Traditional MLST assigned 2304 isolates to 407 known STs and the remaining 357 isolates to 274 novel STs. Seven of the top 10 most common STs in the repository have previously been detected in at least three countries21 including ST-235 (9.7%; the most common clone), ST-244 (3.76%), ST-179 (2.86%), ST-253 (2.86%), ST-111 (2.82%), ST-17 (2.22%) and ST-274 (2.07%). Many other recognized clonal groups were also represented (Figure 1a).

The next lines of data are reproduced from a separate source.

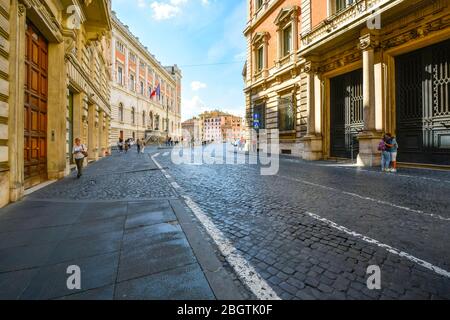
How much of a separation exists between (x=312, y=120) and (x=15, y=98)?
1560 cm

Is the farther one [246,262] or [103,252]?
[103,252]

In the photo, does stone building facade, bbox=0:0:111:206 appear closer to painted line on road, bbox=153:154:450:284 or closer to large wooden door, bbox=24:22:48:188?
large wooden door, bbox=24:22:48:188

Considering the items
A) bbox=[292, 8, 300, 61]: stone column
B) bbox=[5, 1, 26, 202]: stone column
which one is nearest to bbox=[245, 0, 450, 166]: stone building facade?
bbox=[292, 8, 300, 61]: stone column

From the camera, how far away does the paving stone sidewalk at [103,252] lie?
7.07 feet

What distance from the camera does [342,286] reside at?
7.16 ft

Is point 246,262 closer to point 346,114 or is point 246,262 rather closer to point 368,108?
point 368,108

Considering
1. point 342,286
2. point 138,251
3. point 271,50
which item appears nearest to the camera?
point 342,286

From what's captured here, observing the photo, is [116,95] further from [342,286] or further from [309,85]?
[342,286]

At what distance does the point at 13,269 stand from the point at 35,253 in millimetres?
372

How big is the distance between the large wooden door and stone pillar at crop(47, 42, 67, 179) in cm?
15

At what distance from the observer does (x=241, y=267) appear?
8.24 feet

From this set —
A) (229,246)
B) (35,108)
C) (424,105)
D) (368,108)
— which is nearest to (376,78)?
(368,108)

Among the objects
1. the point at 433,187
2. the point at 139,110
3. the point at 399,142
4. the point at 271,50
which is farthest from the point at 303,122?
the point at 139,110

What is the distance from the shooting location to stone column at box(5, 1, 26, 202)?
5410 millimetres
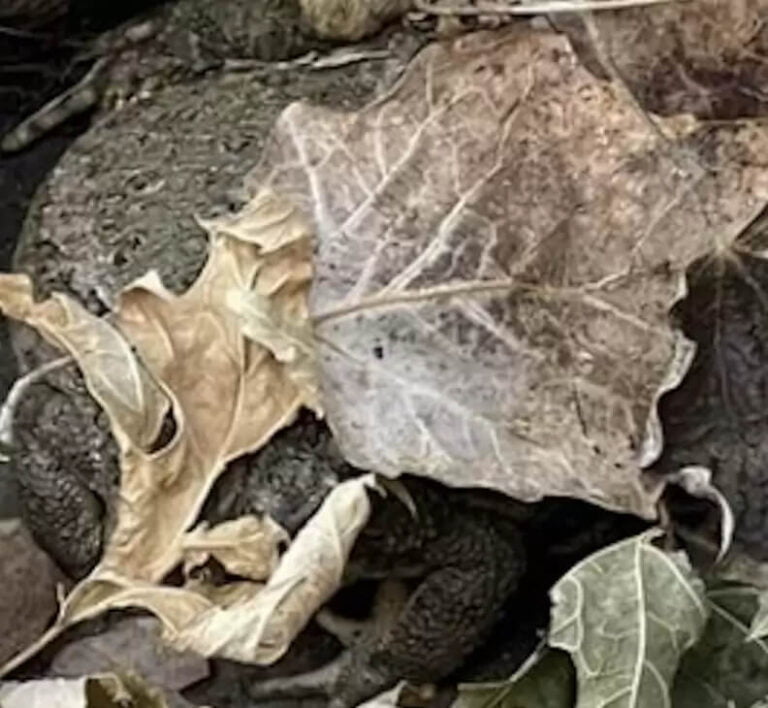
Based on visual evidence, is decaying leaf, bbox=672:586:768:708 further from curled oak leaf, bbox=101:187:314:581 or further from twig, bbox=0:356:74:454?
twig, bbox=0:356:74:454

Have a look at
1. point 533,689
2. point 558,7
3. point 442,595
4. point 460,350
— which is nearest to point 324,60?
point 558,7

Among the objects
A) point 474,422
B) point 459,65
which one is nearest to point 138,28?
point 459,65

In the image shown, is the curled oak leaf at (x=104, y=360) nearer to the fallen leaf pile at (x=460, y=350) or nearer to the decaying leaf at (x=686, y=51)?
the fallen leaf pile at (x=460, y=350)

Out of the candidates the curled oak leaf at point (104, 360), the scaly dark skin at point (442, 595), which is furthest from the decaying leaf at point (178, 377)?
the scaly dark skin at point (442, 595)

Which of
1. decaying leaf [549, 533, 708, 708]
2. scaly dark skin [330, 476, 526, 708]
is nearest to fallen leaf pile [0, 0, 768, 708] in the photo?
decaying leaf [549, 533, 708, 708]

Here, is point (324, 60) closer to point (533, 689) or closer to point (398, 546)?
point (398, 546)

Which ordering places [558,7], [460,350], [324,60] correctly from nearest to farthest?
[460,350] < [558,7] < [324,60]

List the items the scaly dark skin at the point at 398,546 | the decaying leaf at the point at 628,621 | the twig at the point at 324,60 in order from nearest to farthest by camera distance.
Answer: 1. the decaying leaf at the point at 628,621
2. the scaly dark skin at the point at 398,546
3. the twig at the point at 324,60
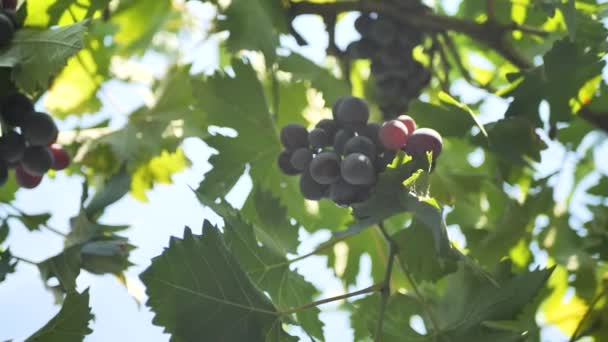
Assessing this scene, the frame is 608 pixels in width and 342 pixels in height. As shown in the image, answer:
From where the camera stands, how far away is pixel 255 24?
1.65 metres

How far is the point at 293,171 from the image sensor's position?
1433 mm

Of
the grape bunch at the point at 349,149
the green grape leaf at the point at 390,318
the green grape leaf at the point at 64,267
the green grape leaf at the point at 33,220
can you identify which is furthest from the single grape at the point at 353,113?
the green grape leaf at the point at 33,220

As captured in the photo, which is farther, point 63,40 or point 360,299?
point 360,299

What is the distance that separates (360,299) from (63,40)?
85 cm

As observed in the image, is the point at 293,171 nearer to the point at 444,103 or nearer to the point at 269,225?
the point at 269,225

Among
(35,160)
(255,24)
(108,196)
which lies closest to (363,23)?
(255,24)

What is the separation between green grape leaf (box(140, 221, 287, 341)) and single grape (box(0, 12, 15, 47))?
1.60ft

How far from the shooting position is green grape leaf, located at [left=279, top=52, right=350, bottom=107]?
1.91 meters

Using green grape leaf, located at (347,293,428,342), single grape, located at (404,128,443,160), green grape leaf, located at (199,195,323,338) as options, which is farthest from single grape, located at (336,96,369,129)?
green grape leaf, located at (347,293,428,342)

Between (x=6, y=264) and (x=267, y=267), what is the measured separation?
0.47 metres

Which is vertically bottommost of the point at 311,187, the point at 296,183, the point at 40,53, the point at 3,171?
the point at 296,183

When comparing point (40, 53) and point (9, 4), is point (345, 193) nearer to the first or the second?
point (40, 53)

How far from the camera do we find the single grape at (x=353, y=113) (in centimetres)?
134

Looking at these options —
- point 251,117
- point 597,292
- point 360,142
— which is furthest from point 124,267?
point 597,292
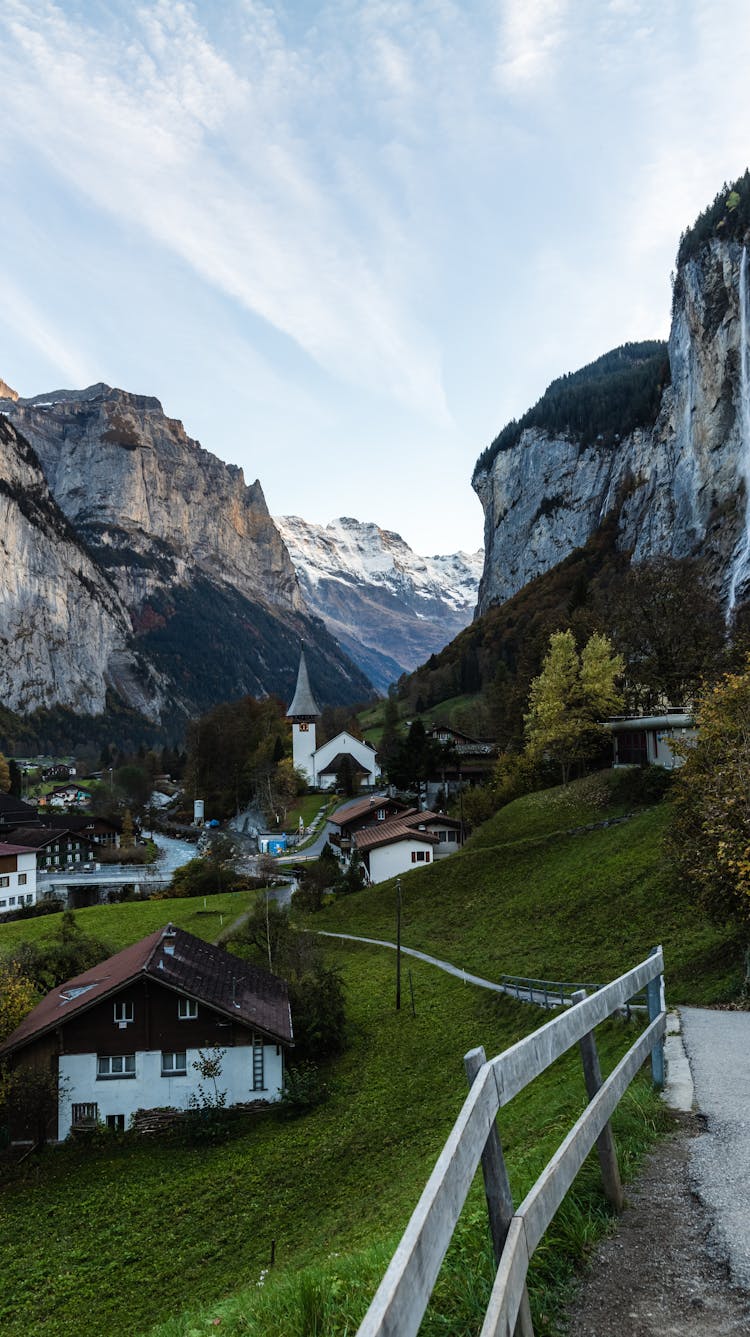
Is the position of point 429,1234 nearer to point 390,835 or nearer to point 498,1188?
point 498,1188

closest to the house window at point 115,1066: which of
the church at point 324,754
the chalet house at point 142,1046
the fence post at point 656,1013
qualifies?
the chalet house at point 142,1046

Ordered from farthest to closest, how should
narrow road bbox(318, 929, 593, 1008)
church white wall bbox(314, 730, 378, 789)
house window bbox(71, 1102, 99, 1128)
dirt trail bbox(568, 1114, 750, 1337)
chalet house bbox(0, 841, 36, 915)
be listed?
church white wall bbox(314, 730, 378, 789)
chalet house bbox(0, 841, 36, 915)
house window bbox(71, 1102, 99, 1128)
narrow road bbox(318, 929, 593, 1008)
dirt trail bbox(568, 1114, 750, 1337)

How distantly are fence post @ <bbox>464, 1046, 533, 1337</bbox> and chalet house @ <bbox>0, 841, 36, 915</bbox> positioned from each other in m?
81.6

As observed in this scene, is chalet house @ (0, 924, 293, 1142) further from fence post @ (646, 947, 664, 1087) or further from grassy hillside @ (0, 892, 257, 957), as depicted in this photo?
fence post @ (646, 947, 664, 1087)

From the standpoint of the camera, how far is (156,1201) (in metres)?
22.4

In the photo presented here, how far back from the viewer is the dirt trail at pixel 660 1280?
4.21m

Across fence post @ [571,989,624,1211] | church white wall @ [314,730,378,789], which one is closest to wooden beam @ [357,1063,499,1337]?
fence post @ [571,989,624,1211]

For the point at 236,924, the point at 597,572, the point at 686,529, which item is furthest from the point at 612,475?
the point at 236,924

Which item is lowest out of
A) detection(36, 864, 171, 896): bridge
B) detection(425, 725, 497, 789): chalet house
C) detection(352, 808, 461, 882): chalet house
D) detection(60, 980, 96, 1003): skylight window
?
detection(36, 864, 171, 896): bridge

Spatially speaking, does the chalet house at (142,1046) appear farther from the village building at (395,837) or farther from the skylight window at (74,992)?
the village building at (395,837)

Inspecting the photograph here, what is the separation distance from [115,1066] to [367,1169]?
12.7m

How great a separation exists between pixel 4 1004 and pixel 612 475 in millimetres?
170434

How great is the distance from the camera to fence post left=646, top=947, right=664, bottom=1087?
9.70 meters

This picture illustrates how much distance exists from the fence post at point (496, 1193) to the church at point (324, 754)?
4422 inches
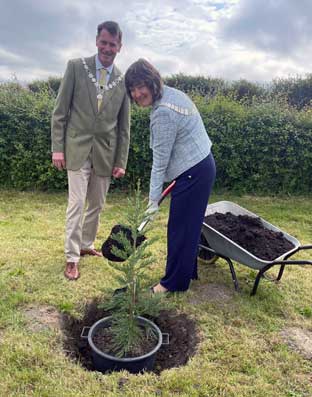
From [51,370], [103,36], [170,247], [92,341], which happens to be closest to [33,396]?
[51,370]

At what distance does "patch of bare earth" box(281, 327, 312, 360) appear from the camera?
2791 mm

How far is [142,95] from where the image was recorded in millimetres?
2709

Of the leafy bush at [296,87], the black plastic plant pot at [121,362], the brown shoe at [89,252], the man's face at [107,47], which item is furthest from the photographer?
the leafy bush at [296,87]

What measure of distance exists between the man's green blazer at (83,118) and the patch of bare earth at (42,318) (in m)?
1.19

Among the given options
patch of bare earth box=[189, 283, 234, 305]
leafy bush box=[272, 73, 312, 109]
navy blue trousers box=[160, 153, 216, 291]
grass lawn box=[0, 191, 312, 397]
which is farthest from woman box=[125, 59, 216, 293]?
leafy bush box=[272, 73, 312, 109]

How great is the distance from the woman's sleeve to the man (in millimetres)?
843

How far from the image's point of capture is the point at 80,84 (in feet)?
11.1

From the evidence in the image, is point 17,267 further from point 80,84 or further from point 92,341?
point 80,84

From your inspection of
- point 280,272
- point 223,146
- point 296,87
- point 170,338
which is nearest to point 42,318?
point 170,338

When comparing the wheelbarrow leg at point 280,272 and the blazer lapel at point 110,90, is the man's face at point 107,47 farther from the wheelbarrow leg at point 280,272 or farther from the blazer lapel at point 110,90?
the wheelbarrow leg at point 280,272

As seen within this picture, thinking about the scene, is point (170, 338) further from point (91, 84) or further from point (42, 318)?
point (91, 84)

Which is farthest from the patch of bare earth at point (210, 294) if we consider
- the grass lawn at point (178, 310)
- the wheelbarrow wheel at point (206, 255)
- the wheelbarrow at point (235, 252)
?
the wheelbarrow wheel at point (206, 255)

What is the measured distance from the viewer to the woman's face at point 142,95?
2.68 m

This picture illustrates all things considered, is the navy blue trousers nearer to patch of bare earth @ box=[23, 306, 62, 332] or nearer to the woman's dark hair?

Selection of a non-redundant, genetically diverse panel of P. aeruginosa

The MST was used to select a subset of 310 strains that best represented the breadth and diversity of the overall strain collection (Figure 1). This subset encompassed 193 known STs as well as 38 strains with unique and novel STs whilst retaining the temporal and geographic distribution of the full strain collection. All 310 isolates were compared at the highest resolution using a SNP-based phylogenetic tree (Figure 1b). As illustrated, the overall population structure was retained (i.e. two large exoU and exoS clades as well as smaller PA7 and exoU/S negative clades) confirming the initial selection method using cgMLST. Ultimately, this phylogeny was used to select the final panel of 100 strains, chosen to maximize genetic diversity (Figure 1b).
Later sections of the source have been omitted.